Der Mann sagte, er habe den letzten großen inneren Konflikt Äthiopiens 1991 überlebt, als Tigrayan-Rebellen Addis Abeba stürmten, nachdem sie ein brutales marxistisches Regime gestürzt hatten.

„Wir dachten, dass es diesmal anders sein würde“, sagte er. “Ich kann nicht glauben, dass ich es noch einmal durchlebe.”

Tigrayans werden seit Beginn des Krieges vor einem Jahr diskriminiert, viele verschwinden in Haft, werden entlassen oder müssen ins Exil gehen.

Die Regierung von Herrn Abiy bestand darauf, dass sie nur gegen Unterstützer der Tigray People’s Liberation Front vorging, einer Partei, die Äthiopien fast drei Jahrzehnte lang mit eiserner Faust regierte, bis Herr Abiy 2018 an die Macht kam.

Aber das Politische wurde schnell persönlich, als Herr Abiy zu einer immer härteren Sprache gegen die Führer der Tigrayans griff und sie “Krebs” und “Unkraut” nannte, und schürte weit verbreitete Befürchtungen, dass er die Bühne für ethnisch motivierte Gewalt gegen alle Tigrayans bereite.

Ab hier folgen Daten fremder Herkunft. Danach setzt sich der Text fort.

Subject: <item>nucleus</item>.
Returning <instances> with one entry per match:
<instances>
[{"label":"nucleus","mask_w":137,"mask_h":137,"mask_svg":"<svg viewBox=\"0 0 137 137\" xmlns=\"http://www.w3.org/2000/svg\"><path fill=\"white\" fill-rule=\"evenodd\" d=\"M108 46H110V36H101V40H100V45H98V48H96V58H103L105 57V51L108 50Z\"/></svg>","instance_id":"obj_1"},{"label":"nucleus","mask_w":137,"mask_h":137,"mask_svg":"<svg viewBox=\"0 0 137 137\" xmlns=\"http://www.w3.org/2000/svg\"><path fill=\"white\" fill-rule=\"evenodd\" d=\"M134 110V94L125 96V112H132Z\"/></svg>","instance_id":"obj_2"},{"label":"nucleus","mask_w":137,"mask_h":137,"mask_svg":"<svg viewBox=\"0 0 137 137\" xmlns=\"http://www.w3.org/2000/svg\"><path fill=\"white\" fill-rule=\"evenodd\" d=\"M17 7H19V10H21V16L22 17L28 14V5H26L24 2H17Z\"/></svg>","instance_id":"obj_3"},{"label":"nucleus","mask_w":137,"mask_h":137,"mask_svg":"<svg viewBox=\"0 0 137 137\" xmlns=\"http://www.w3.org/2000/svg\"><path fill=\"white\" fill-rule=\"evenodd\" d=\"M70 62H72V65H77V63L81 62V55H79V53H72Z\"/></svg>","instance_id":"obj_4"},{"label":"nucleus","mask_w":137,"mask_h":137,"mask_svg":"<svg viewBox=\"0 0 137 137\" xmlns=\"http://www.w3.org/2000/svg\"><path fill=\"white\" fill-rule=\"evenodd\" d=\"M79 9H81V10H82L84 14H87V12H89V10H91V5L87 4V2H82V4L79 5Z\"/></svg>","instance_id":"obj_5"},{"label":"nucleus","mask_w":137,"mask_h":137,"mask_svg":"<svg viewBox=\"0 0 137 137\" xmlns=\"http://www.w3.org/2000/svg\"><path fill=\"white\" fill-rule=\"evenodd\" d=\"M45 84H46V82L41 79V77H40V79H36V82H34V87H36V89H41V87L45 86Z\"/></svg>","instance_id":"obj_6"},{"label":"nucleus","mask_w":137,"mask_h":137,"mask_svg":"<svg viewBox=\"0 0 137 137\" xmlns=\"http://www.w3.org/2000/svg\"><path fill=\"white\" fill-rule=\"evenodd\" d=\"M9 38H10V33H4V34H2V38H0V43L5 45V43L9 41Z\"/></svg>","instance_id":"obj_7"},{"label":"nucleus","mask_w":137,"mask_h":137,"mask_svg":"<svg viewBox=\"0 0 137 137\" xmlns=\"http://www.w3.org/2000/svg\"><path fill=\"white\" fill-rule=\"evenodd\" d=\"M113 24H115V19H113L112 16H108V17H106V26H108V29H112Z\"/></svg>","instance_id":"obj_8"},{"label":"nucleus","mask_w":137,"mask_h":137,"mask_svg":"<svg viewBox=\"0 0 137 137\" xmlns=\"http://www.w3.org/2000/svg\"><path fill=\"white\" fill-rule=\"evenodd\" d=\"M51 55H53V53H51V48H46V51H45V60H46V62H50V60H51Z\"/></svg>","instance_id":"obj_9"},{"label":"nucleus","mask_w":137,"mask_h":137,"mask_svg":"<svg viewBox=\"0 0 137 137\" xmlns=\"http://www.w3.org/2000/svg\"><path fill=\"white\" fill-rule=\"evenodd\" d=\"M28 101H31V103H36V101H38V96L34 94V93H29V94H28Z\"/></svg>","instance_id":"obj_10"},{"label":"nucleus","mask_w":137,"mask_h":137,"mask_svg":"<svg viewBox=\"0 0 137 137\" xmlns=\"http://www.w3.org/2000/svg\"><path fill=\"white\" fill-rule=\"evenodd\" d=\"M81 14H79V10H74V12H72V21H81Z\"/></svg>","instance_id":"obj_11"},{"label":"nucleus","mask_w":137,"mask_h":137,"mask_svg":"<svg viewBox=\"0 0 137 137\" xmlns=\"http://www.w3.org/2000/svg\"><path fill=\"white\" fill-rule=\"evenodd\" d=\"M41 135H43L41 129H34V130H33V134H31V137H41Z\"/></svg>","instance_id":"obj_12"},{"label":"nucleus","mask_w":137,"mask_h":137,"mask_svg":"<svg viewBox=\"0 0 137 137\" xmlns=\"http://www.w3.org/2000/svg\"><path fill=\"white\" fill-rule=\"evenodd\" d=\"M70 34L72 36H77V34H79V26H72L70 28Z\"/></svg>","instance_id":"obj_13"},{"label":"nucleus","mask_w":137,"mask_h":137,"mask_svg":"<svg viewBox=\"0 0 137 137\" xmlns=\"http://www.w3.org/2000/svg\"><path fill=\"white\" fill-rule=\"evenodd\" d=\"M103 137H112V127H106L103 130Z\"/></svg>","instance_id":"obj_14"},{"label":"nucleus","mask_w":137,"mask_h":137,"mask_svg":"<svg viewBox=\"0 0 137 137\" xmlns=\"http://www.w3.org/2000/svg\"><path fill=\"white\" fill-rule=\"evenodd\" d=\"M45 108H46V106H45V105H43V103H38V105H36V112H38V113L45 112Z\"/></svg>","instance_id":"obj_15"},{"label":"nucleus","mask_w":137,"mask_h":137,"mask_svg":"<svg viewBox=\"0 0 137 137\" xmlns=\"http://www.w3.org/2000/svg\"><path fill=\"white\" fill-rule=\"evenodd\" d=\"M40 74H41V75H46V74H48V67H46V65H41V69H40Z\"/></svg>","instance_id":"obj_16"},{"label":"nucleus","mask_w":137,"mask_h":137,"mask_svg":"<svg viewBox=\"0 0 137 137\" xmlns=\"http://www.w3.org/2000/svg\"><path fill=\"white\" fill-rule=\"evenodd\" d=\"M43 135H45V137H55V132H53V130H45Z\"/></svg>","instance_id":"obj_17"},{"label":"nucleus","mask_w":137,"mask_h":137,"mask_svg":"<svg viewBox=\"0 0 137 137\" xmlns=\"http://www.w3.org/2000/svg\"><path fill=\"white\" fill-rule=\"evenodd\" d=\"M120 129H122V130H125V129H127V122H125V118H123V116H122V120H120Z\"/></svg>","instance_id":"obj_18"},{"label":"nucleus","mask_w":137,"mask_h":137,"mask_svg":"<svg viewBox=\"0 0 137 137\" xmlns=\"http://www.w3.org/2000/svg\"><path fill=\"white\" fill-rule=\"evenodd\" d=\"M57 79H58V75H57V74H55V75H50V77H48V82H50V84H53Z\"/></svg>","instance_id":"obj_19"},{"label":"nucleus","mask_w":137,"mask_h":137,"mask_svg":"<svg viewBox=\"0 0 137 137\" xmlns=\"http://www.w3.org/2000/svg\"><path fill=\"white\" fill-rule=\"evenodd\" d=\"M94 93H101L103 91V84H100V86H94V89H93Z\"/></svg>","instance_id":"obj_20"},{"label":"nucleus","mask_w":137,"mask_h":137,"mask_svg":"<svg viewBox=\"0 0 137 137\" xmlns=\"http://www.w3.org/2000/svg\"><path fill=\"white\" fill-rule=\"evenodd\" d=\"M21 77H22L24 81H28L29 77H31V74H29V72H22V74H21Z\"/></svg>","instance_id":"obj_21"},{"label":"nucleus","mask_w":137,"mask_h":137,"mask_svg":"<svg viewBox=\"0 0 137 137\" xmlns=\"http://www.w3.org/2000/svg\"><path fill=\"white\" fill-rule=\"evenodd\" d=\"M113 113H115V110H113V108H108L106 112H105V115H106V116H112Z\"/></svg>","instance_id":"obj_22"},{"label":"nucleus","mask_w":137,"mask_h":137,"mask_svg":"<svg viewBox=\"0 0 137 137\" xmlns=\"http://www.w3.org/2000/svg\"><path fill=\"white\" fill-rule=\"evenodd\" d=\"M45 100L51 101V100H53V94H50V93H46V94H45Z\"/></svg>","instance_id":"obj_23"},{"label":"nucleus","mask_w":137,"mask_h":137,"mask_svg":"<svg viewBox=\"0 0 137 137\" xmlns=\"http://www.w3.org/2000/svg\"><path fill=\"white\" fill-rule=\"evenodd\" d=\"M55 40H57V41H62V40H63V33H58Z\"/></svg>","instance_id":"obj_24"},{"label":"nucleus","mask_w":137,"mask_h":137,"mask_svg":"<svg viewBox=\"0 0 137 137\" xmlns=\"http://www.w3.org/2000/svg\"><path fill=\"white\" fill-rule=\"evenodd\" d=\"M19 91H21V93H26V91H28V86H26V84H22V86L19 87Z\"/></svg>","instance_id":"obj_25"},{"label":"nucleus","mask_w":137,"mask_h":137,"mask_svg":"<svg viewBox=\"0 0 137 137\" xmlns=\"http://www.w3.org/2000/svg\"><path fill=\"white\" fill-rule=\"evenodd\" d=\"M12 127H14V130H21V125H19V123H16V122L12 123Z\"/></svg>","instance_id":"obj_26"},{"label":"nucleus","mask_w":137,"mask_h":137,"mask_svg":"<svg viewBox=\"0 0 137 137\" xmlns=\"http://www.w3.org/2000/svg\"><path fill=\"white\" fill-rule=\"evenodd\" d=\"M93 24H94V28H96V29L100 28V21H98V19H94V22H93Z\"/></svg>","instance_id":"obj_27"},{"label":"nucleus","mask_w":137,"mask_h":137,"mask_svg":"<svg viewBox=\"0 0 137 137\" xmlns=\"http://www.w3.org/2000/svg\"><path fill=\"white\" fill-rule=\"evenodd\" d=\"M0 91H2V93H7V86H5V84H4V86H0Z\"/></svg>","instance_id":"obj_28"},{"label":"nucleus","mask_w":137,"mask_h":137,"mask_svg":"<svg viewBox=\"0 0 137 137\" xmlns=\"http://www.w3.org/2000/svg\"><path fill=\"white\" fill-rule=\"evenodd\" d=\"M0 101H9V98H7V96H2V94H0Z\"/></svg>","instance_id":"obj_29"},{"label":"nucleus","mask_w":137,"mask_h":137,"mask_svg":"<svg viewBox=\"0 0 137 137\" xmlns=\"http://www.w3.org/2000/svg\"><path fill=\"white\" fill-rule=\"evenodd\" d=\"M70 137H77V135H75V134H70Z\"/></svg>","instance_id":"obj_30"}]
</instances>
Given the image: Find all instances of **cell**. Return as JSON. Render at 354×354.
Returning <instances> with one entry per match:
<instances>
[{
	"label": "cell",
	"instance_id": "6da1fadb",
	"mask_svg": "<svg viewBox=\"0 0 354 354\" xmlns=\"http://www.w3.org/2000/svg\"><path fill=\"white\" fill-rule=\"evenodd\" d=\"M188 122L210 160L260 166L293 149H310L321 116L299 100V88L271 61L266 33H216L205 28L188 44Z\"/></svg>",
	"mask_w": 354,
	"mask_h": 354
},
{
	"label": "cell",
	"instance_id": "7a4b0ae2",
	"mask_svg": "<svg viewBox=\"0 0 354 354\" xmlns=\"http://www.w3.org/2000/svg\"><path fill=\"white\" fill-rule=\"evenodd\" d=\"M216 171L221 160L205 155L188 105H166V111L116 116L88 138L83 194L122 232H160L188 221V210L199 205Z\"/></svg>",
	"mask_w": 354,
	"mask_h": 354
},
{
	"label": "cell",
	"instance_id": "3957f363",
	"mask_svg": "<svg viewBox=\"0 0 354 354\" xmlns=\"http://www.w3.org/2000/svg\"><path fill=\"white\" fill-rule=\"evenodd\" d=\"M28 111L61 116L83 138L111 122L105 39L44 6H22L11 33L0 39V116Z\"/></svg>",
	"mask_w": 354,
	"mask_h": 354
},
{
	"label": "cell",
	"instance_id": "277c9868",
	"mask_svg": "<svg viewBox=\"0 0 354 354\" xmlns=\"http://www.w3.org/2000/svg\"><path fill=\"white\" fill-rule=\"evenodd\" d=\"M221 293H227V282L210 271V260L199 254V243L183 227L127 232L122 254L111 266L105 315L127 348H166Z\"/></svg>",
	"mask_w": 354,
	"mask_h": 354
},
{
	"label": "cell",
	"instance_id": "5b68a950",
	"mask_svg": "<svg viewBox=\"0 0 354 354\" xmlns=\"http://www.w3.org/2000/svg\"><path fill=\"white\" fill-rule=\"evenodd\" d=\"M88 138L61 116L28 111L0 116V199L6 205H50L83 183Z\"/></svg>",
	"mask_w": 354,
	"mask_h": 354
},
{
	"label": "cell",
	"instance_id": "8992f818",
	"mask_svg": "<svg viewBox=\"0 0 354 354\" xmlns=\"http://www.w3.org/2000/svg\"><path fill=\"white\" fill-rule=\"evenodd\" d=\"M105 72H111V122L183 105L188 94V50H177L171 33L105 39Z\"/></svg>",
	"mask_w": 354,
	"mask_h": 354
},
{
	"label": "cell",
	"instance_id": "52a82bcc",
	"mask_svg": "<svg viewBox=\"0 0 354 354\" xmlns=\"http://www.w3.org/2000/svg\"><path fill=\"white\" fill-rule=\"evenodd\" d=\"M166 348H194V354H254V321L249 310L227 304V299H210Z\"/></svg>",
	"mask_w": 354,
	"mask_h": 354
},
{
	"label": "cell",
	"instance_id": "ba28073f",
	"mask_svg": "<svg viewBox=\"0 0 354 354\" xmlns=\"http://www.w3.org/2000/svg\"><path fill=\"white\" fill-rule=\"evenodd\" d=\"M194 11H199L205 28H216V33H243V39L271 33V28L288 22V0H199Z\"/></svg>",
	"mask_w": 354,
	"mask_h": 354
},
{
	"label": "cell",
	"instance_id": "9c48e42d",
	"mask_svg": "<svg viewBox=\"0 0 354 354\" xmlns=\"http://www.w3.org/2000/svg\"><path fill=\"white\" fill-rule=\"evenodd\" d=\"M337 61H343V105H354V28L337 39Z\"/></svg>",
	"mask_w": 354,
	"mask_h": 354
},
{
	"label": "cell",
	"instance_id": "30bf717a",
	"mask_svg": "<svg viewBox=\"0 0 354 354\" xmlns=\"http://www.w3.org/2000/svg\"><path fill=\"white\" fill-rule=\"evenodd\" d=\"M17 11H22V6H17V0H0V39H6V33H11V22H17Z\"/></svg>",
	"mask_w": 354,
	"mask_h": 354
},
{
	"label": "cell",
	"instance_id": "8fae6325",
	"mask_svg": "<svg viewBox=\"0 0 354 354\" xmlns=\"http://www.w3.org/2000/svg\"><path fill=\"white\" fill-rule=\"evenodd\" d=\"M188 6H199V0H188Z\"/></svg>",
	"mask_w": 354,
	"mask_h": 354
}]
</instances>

Solche Befürchtungen veranlassten Facebook, am Donnerstag gegen Herrn Abiy vorzugehen, wegen eines Beitrags, in dem Äthiopier aufgefordert wurden, zu den Waffen zu greifen und die herannahenden Rebellenkräfte zu „begraben“. Die Muttergesellschaft von Facebook, Meta, sagte in einer Erklärung, sie habe den Beitrag wegen „Verstoßes gegen unsere Richtlinien gegen Anstiftung und Unterstützung von Gewalt“ entfernt.

Kritiker sagen, Facebook handele zu spät. Letzten Monat sagte eine Facebook-Whistleblowerin, Frances Haugen, dem Kongress, sie habe sich teilweise gemeldet, um zu beleuchten, „wie schlecht Facebook mit Ländern wie Äthiopien umgeht“.

Mitarbeiter der New York Times trugen zur Berichterstattung aus Addis Abeba bei. Marc Santora steuerte aus London bei und Simon Marks aus Mailand.